I was filling a glass of water in the kitchen and slowly turned off the faucet and looked down at the boy standing beneath me.

“Bampf, Daddy!” He repeated, holding something up in the air in front of his face. He beamed proudly and spun the item between his fingers like a jewel in the sunlight.

“Excuse me?” I looked more closely at what he was holding between his thumb and forefinger. “Oh! I see. Gideon, you found a feather!” This was not unexpected. His sisters had just recently been involved in something of a pillow fight in the living room. If we worked hard, we could probably reconstruct two or three whole geese from the feathers strewn about house.

The little boy nodded in recognition of the word “Feather” and then, perhaps on accident, let the tiny delicate object fall free from his fingers and drift slowly down to the floor.

“Aren’t feathers amazing?” I asked him as we both marveled at its beautiful dance through the air. It quietly landed on the kitchen tiles. “They are so beautiful and soft. You should touch it with your face and feel how soft it is.”

He blinked up at me for a few seconds, as if it was taking longer than usual for my words to work their way into his ears. He was pondering some deep truth, maybe considering whether his father truly was familiar with this mysterious object, or if he was simply being tricked.

“I’m not kidding,” I said. “Touch it with your cheek and see. It’s very soft.”

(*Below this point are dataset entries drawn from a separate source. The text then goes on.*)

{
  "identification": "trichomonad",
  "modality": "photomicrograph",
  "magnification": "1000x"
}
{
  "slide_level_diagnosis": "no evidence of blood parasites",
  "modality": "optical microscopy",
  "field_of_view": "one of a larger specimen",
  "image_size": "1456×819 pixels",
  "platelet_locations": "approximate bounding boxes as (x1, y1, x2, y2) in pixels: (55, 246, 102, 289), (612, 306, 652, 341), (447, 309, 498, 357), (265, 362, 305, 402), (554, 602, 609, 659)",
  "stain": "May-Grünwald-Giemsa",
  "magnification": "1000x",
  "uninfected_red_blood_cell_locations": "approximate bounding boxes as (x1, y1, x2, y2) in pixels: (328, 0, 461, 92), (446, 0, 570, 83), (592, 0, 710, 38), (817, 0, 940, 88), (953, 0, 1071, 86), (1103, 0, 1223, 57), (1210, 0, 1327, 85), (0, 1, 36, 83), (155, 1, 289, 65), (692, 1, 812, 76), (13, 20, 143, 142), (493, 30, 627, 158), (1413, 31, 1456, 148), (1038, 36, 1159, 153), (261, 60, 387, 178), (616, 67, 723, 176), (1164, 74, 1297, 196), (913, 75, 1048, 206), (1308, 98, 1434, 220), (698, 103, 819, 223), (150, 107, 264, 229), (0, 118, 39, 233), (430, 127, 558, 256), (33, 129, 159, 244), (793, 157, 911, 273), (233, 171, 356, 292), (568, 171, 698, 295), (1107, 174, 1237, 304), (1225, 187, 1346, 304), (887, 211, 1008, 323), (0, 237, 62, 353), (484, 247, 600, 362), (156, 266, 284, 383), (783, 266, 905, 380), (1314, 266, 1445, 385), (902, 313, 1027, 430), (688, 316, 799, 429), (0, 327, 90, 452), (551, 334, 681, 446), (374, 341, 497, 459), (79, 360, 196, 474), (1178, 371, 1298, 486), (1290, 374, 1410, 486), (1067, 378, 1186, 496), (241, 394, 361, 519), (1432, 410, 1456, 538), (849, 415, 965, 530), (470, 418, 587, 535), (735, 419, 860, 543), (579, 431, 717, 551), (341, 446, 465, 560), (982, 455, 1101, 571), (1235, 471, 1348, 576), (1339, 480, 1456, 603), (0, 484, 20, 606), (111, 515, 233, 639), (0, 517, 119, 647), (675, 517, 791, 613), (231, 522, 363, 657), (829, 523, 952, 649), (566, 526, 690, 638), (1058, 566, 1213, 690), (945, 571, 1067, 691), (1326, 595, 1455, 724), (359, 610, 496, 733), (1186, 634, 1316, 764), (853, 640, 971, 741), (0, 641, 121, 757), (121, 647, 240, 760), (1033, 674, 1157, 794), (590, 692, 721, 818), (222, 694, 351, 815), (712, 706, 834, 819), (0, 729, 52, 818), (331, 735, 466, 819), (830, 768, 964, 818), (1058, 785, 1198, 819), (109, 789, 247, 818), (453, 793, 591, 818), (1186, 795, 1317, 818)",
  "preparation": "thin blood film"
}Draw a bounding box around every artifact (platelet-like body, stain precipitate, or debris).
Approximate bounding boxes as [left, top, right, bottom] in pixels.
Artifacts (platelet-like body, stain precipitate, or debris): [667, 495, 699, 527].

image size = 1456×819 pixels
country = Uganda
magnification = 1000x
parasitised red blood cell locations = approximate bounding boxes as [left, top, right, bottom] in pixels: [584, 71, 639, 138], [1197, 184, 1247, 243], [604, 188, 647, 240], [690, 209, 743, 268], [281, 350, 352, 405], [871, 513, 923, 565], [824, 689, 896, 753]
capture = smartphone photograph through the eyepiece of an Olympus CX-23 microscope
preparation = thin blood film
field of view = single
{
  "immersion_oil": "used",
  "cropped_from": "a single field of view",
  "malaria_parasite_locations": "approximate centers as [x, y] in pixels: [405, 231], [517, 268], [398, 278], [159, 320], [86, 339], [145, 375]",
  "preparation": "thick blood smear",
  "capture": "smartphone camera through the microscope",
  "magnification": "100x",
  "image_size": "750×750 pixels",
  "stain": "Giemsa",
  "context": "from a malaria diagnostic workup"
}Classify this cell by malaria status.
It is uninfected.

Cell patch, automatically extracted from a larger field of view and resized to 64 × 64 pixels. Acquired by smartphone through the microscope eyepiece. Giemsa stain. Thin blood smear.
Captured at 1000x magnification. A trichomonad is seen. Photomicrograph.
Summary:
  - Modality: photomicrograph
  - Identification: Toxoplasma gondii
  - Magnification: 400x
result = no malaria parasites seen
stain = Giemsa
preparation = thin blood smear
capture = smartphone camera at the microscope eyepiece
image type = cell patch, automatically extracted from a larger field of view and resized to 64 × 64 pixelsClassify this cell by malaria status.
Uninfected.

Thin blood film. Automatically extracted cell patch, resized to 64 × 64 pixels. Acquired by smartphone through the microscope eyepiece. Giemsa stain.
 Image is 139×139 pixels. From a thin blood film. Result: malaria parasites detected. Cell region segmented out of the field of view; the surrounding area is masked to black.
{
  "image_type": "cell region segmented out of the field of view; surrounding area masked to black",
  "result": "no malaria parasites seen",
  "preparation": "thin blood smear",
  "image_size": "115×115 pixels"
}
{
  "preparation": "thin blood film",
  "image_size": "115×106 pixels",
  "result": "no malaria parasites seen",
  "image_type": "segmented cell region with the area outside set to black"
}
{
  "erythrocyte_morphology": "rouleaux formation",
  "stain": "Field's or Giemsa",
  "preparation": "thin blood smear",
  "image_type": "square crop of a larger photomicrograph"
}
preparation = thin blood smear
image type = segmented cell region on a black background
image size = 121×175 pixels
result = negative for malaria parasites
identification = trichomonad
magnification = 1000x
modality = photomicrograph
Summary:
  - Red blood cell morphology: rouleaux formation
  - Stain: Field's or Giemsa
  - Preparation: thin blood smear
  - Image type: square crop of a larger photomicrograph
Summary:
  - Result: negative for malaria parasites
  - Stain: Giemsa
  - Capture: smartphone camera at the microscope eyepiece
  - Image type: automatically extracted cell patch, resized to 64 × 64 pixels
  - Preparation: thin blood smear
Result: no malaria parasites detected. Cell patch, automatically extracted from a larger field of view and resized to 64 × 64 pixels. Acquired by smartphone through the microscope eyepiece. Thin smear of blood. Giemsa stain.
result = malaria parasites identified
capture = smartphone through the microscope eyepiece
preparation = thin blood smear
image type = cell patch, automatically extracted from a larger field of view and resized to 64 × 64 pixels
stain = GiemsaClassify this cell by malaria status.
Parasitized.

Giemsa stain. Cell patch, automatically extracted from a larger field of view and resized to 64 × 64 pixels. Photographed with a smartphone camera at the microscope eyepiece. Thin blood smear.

He looked down again at the feather laying on the floor, took a deep breath, and then quickly dropped down to his knees to pick it up. Or so I thought, because it turns out he didn’t pick it up. before I had a chance to react he kept on going and slammed his face into kitchen floor.

WHAM! He shook his head in shock, and then proceeded to do it two more times before I was able to break away from my own surprise and lunged to stop him. “Gideon! Gideon, stop it! That’s ridiculous. Stop hitting your head against the floor. Pick the feather up first, you little weirdo!”

He looked at me, and then glanced back down at the floor. He turned his head around the room and shrugged, “Where’d’t go?”

I shrugged back. “I don’t know.” I leaned against the refrigerator and sighed. “But you know, maybe it’s for the best. I think feathers are a bit too dangerous for you right now. Let’s wait ten or twelve years and try again, okay?”